::: AVAILABLE DATA

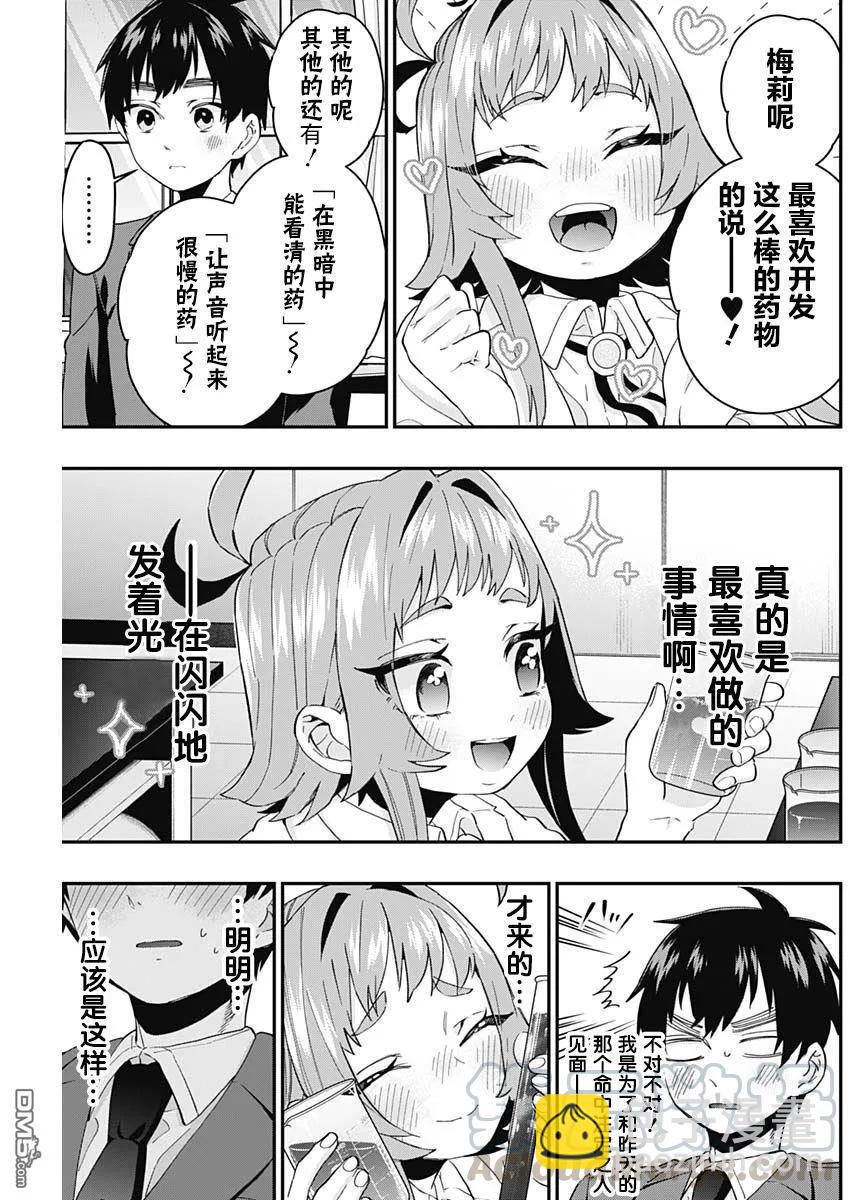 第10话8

::::::
::: AVAILABLE DATA

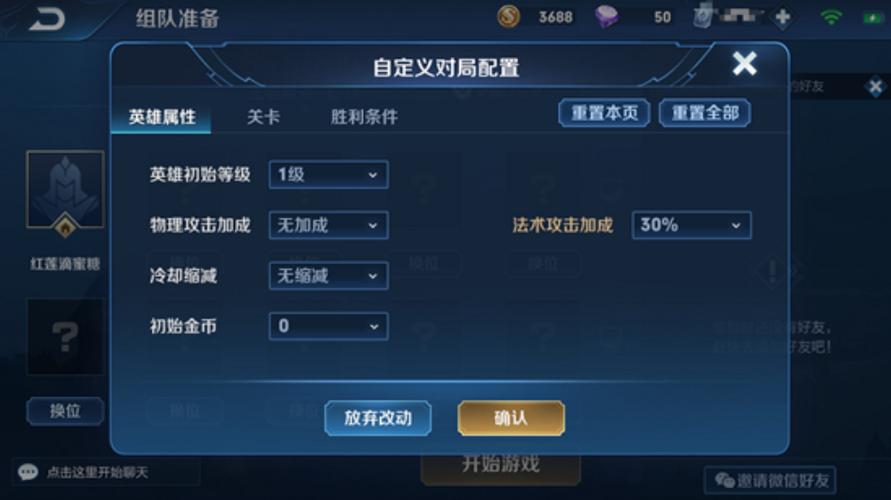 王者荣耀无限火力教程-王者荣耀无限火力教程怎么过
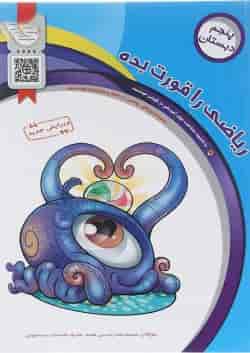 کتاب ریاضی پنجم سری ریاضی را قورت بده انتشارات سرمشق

::::::
::: AVAILABLE DATA

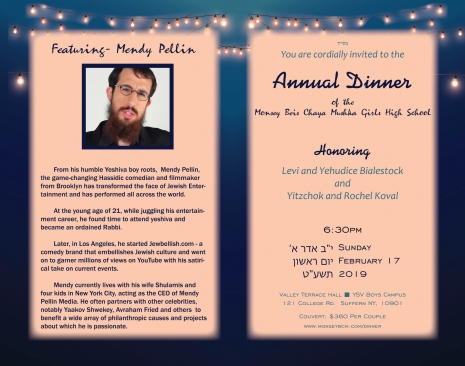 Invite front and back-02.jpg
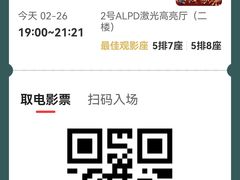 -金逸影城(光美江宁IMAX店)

::::::

▶ **TASK PROMPT**: Reproduce word for word the entries running from the line that contains "王者荣耀无限火力教程-王者荣耀无限火力教程怎么过" through the line that contains "کتاب ریاضی پنجم", including both of those lines, and leave the pictures out of your answer.

▶ **RESPONSE FOR THIS EXERCISE**:
 王者荣耀无限火力教程-王者荣耀无限火力教程怎么过
 کتاب ریاضی پنجم سری ریاضی را قورت بده انتشارات سرمشق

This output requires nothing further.